__本文抜粋__.
───
不動産の売買や、不動産を担保にお金を借りた場合など、さまざまな場面で必要なのが「登記」です。
では、なぜ登記が行われるのでしょうか。不動産登記は、土地や建物の基本情報(場所や面積など)や所有者の権利関係を明確にし、一般の人々にもわかりやすく公開することです。これにより、不動産の取引が円滑に行われ、財産を守る役割を果たします。
新築マンションに必要な2つの登記とは?
新築マンションに必要な登記として下記の2つが挙げられます。
- 建物表示登記(建物表示登題)
- 所有権保存登記
順に紹介します。
2-1.建物表示登記(建物表示登題)
建物表示登題(建物表示登記)とは、完成した建物の位置や構造、床面積などを明示するために行われる新しい登記手続きのことです。新築マンションの場合、一般的には購入者がこの登記手続きに関与する必要はありません。
───
__提供資料__.
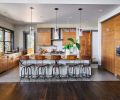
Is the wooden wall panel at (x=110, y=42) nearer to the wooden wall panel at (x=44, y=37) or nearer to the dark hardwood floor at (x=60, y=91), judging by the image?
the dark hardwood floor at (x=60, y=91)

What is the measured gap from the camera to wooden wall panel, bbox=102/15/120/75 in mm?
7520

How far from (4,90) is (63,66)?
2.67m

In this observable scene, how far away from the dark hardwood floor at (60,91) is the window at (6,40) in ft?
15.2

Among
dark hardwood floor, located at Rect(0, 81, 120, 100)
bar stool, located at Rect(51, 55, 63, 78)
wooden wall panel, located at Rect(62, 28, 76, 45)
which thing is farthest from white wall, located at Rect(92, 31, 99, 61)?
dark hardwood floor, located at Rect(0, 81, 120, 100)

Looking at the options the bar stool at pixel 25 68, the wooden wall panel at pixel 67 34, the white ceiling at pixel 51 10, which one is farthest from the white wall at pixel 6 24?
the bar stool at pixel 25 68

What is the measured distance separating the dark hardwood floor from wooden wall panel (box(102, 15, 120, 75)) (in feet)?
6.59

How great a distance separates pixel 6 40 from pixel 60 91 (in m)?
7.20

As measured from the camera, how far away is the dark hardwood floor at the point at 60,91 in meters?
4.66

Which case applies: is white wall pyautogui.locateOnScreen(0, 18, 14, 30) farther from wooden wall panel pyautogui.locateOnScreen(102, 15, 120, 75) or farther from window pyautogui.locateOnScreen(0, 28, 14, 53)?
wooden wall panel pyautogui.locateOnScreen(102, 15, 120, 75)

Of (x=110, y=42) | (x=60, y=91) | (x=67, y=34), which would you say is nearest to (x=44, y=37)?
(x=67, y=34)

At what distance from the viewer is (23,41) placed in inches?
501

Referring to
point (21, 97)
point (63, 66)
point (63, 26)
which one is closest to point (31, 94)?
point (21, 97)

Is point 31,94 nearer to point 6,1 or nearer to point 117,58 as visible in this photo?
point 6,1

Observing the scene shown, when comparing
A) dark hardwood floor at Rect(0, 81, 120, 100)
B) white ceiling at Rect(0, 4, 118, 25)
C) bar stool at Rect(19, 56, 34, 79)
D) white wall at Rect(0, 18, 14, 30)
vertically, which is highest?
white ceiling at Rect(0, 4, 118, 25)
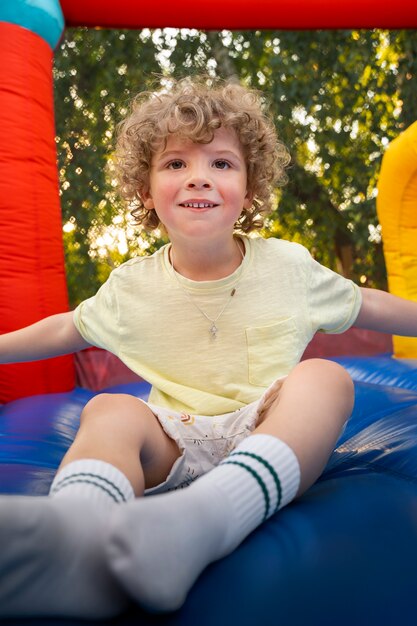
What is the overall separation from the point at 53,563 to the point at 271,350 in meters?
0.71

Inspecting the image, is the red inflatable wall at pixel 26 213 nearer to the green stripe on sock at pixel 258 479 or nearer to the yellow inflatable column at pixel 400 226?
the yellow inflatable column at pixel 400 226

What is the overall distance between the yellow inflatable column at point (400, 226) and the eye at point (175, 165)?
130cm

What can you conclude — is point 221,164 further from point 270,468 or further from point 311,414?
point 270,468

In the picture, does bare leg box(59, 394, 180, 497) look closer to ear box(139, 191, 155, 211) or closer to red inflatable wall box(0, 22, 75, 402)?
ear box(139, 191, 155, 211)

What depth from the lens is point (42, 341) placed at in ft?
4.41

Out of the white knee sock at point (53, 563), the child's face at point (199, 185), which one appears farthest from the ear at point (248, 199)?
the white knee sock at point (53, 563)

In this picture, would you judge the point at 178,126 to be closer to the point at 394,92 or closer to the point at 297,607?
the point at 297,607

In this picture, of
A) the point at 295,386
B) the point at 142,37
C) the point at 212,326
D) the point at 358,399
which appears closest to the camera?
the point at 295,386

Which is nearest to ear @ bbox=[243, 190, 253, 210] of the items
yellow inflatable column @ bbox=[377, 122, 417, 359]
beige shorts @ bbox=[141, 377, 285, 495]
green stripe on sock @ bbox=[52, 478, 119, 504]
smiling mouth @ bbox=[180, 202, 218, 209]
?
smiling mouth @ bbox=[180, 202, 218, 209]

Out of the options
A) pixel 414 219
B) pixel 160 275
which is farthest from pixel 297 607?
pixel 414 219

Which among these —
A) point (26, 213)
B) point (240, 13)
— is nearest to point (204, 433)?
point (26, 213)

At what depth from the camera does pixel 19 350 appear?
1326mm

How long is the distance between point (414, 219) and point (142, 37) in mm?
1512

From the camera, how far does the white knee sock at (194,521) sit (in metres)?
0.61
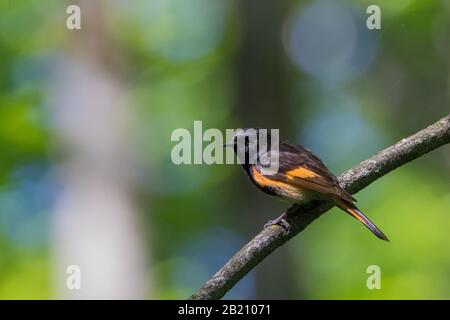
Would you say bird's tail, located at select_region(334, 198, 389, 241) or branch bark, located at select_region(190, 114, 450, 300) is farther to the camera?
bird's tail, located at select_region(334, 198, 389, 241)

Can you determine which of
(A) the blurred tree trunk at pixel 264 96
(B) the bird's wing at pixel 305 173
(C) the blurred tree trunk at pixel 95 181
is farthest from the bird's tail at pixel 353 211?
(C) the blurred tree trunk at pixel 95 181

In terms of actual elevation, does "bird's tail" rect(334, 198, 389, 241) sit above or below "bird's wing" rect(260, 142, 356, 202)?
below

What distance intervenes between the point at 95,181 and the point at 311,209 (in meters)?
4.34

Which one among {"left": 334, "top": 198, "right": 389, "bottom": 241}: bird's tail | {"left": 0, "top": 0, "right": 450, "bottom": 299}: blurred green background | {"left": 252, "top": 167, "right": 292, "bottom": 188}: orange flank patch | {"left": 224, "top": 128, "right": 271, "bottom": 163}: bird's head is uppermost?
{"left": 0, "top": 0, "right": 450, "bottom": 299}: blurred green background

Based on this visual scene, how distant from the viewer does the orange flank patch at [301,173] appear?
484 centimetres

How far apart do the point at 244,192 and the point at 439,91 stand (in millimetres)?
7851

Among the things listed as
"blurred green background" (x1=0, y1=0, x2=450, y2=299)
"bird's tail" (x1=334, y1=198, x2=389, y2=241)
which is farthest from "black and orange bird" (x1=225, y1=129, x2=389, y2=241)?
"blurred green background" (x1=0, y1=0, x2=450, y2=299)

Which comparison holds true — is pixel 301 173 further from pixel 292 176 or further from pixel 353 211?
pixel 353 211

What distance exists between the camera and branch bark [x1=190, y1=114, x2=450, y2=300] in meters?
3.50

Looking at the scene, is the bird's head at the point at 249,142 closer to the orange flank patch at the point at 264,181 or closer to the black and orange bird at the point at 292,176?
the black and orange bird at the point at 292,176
───
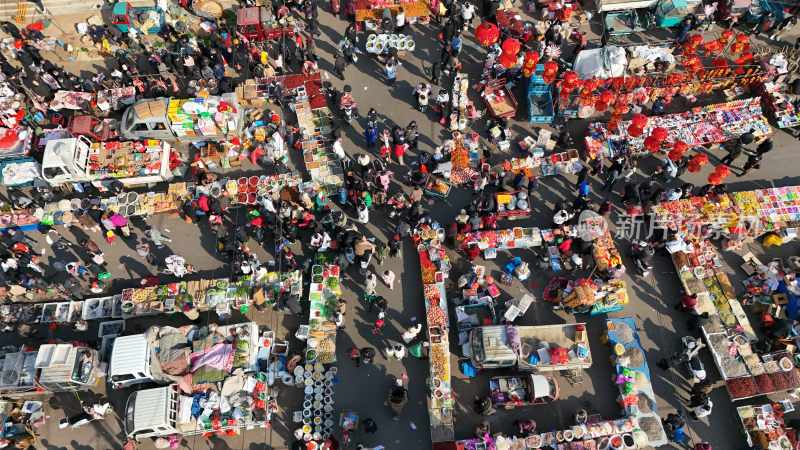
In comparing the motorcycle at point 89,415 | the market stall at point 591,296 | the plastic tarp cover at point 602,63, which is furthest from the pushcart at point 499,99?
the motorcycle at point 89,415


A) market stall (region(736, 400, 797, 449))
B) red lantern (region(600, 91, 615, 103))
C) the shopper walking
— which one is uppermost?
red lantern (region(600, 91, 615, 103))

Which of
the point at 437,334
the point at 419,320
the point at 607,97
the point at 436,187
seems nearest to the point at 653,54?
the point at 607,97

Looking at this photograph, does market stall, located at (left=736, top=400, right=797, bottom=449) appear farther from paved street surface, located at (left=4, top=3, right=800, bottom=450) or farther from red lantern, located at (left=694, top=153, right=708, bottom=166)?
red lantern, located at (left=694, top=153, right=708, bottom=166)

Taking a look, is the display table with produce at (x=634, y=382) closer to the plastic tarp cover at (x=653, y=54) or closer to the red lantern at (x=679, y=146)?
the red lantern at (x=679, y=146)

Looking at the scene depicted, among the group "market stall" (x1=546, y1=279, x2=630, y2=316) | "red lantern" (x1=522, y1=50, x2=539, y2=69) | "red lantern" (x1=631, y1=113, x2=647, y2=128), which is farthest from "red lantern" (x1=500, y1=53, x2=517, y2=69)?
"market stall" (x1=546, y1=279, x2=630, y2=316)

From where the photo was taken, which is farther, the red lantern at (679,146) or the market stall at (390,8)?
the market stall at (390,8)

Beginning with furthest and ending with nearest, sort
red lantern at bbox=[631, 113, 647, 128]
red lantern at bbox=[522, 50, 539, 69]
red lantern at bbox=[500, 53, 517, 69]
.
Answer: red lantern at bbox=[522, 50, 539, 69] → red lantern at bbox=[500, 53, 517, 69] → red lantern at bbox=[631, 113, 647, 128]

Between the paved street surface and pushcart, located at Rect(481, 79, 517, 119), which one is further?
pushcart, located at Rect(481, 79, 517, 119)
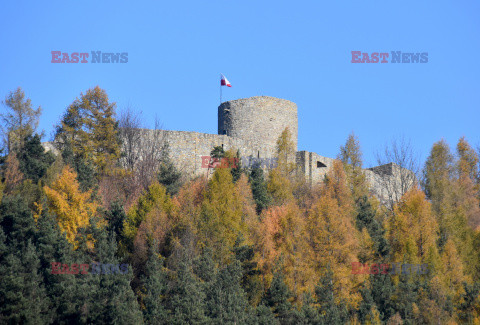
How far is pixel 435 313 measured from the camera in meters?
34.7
───
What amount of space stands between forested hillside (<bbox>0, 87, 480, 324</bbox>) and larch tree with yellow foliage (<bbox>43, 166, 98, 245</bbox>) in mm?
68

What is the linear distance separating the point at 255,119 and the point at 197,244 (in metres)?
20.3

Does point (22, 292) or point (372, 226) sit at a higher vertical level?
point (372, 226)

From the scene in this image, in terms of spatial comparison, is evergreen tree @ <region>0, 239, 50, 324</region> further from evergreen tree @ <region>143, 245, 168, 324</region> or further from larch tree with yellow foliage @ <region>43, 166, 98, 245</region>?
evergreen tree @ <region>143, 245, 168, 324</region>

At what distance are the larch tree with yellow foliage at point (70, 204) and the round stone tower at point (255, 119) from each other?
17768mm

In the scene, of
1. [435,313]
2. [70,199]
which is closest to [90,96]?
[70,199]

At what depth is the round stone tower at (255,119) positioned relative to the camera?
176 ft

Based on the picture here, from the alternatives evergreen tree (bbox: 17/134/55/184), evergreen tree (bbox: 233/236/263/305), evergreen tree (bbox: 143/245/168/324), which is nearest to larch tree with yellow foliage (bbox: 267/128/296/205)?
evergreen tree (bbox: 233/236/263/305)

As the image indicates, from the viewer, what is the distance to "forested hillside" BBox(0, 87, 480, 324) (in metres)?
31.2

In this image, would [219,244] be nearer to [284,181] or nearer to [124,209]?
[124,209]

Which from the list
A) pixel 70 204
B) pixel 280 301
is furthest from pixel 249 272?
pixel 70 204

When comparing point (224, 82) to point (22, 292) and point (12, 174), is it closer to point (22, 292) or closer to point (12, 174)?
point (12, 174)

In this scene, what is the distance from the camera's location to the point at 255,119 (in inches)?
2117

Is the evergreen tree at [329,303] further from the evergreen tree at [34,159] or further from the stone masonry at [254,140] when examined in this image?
───
__指示文 1__.
不動産登記の本文で、新築マンションに必要な登記として挙げられている2つは何ですか。
__指示文 2__.
次の(a)〜(c)が不動産登記の本文と一致するかを、はい・いいえで判定し、それぞれ根拠となる本文の語句をそのまま引用してください。
(a) 新築マンションの場合、一般的に購入者は建物表示登記の手続きに関与する必要がある。
(b) 不動産登記によって、不動産の取引が円滑に行われる。
(c) 建物表示登記は、完成した建物の位置や構造、床面積などを明示するための手続きである。
__指示文 3__.
不動産登記の本文を、最後の文の直後から書き継いでください。

__最終結果 1__.
建物表示登記と所有権保存登記です。

__最終結果 2__.
(a) いいえ。「一般的には購入者がこの登記手続きに関与する必要はありません」
(b) はい。「これにより、不動産の取引が円滑に行われ、財産を守る役割を果たします」
(c) はい。「完成した建物の位置や構造、床面積などを明示するために行われる新しい登記手続きのことです」

__最終結果 3__.
2-2,所有権保存登記
所有権保存登記においては、購入時に支払った購入代金を負担した人が所有者として登記されることが重要です。
例えば、親が一部の購入代金を負担しているにもかかわらず、子どもだけが所有者となっている場合、親が出資した金額が贈与とみなされる可能性があります。
ただし、住宅取得資金の贈与を受けた場合には、一定の条件を満たすと非課税となる制度も存在しますので、最寄りの税務署や税理士に相談してください。
中古マンションに必要な所有権移転登記とは?
中古マンションの所有者は売主として登記されています。すでに所有権が登記されている不動産を購入する場合、所有権が買主に移転するために「所有権移転登記」が必要です。
中古マンションを購入して自分自身では住まない場合でも、所有権移転登記は必要です。また、購入後にそのマンションから引っ越した場合、新築マンションと同様に住所変更登記が必要になります。
新築/中古マンションの登記の違いとは
新築マンションと中古マンションの登記の違いを紹介します。
- 登録免許税の税率
- 自分で住まないマンションの登録免許税
順に紹介します。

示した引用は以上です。